As to the applicability of the automatic stay, the court must chronicle the confusing series of events. First, the Bankruptcy Code follows the entity theory. In chapter 11 there is no co-debtor stay, therefore, the stay only applies to the filing entity. When Charles O. Morgan, individually filed, he received the benefit of the protection of the automatic stay. There was afforded no collateral protection to any corporate entity or entities. Inasmuch as the secretary's petition, as to Charles O. Morgan, individually, was filed June 13, 1988, and judgment rendered June 9, 1989,3 and the debtor's petition in bankruptcy was not filed until August 7, 1989, there was no automatic stay since the stay is not retroactive. Once debtor filed bankruptcy, the Department amended its petition for contempt to delete Charles O. Morgan, individually, and on September 13, 1989, sought enforcement against DeSoto Builders, Inc. and Framing and Foundations, Inc., and their efforts. In its petition for relief, the Secretary acknowledged the bankruptcy filing of Charles O. Morgan, individually.

The Department correctly asserts that its petition sought to enforce compliance against the corporation and its officers, and not against Charles O. Morgan individually. Debtor argues that the petition sought to have the officer of the corporation jailed until the contempt was purged thus interfering with the debtor's attempt to reorganize. Debtor points to the fact that the physical body of Charles O. Morgan, individually, cannot be separated from the body of Charles O. Morgan, officer of the corporation. Notwithstanding debtor's argument, the court must follow the entity theory, and recognize that the Secretary did not seek to proceed against the individual, nor the assets of the individual. The petition was limited to an effort to require a non-bankrupt corporation to comply with a lawful order of the court.

At the time of the Secretary's petition, Framing and Foundations was not a debtor in bankruptcy. Thus, there was no automatic stay. There was no umbrella protection afforded the corporation as a result of the bankruptcy filing by the individual. Lynch v. Johns-Manville Sales Corp., 710 F.2d 1194 (6th Cir.1983). It must be noted that Framing and Foundations' petition in bankruptcy was not filed until September 22, 1989, there was no automatic stay until that time. Since the district court properly took no action, in light of the filing, there was no harm to the debtor, and no conduct that could be construed as willful by the Department.

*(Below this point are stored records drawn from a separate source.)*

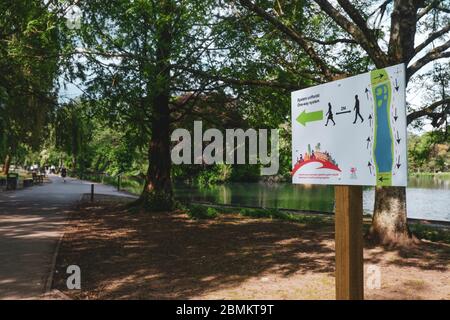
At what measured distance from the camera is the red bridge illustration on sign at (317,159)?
4180 mm

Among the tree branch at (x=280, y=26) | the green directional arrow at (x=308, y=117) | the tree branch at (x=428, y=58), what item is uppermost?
the tree branch at (x=280, y=26)

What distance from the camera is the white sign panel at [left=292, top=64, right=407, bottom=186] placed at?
3715 mm

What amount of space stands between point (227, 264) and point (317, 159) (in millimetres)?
4254

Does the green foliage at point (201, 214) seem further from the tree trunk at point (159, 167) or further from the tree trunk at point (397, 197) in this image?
the tree trunk at point (397, 197)

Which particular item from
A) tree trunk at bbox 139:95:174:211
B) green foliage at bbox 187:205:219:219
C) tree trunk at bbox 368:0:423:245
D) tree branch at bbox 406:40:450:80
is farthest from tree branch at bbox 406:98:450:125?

Based on the foregoing and the case record as a whole, the court finds that there was no willful violation of the automatic stay as to Charles O. Morgan, and no basis for a finding of contempt. Therefore, debtor's motion for contempt and damages is denied.

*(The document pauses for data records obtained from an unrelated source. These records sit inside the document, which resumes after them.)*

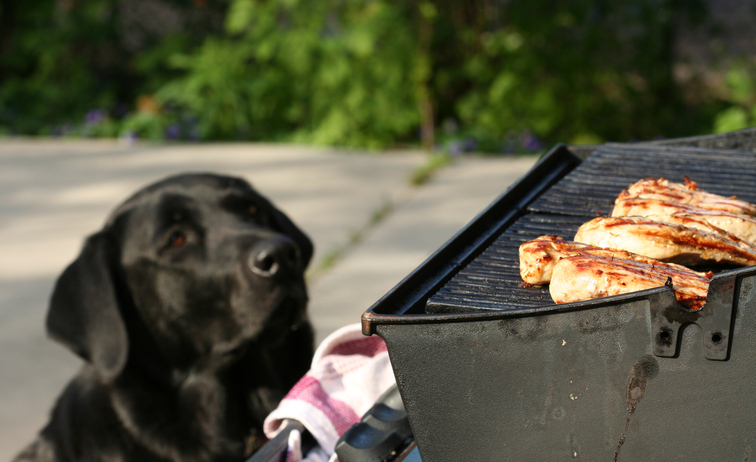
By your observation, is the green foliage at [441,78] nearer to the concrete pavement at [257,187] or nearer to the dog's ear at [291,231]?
the concrete pavement at [257,187]

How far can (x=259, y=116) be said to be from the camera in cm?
847

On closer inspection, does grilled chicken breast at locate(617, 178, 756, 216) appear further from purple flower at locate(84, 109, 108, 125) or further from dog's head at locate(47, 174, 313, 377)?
purple flower at locate(84, 109, 108, 125)

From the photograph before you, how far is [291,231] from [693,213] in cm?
168

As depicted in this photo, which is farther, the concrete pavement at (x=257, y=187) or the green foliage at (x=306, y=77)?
the green foliage at (x=306, y=77)

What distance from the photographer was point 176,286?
7.77 feet

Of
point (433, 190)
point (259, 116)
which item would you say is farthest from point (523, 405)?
point (259, 116)

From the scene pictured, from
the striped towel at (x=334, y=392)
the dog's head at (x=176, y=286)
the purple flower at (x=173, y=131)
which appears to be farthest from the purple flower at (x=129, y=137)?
the striped towel at (x=334, y=392)

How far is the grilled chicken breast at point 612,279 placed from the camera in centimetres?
106

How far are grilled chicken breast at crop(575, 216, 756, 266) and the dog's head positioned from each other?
Result: 1.21 m

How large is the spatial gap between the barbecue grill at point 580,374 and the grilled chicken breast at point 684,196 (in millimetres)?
Result: 511

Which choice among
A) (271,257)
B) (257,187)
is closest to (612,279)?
(271,257)

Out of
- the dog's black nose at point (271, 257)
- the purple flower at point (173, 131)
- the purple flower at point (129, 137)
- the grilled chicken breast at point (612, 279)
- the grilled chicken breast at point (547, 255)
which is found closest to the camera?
the grilled chicken breast at point (612, 279)

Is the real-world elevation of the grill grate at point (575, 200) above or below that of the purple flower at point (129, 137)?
above

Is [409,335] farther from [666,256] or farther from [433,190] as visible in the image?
[433,190]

1. 28 U.S.C. 157(b)(2)(A).
2. While the June 9, 1989 judgment included Charles O. Morgan, the secretary, having knowledge of the bankruptcy petition, omitted Charles O. Morgan from its September 18, 1989 petition for expansion.
3. The court's judgment specifically provided: Should they fail to do so (pay the $199,104.43 within sixty (60) days of the court's order), the clerk is hereby ordered to notify the United States Marshal or his representative who shall forthwith without further notice or order of the court, take Respondent Charles O. Morgan, Sr. into custody, there to hold him until such time as his contempt shall be purged by paying all amounts due.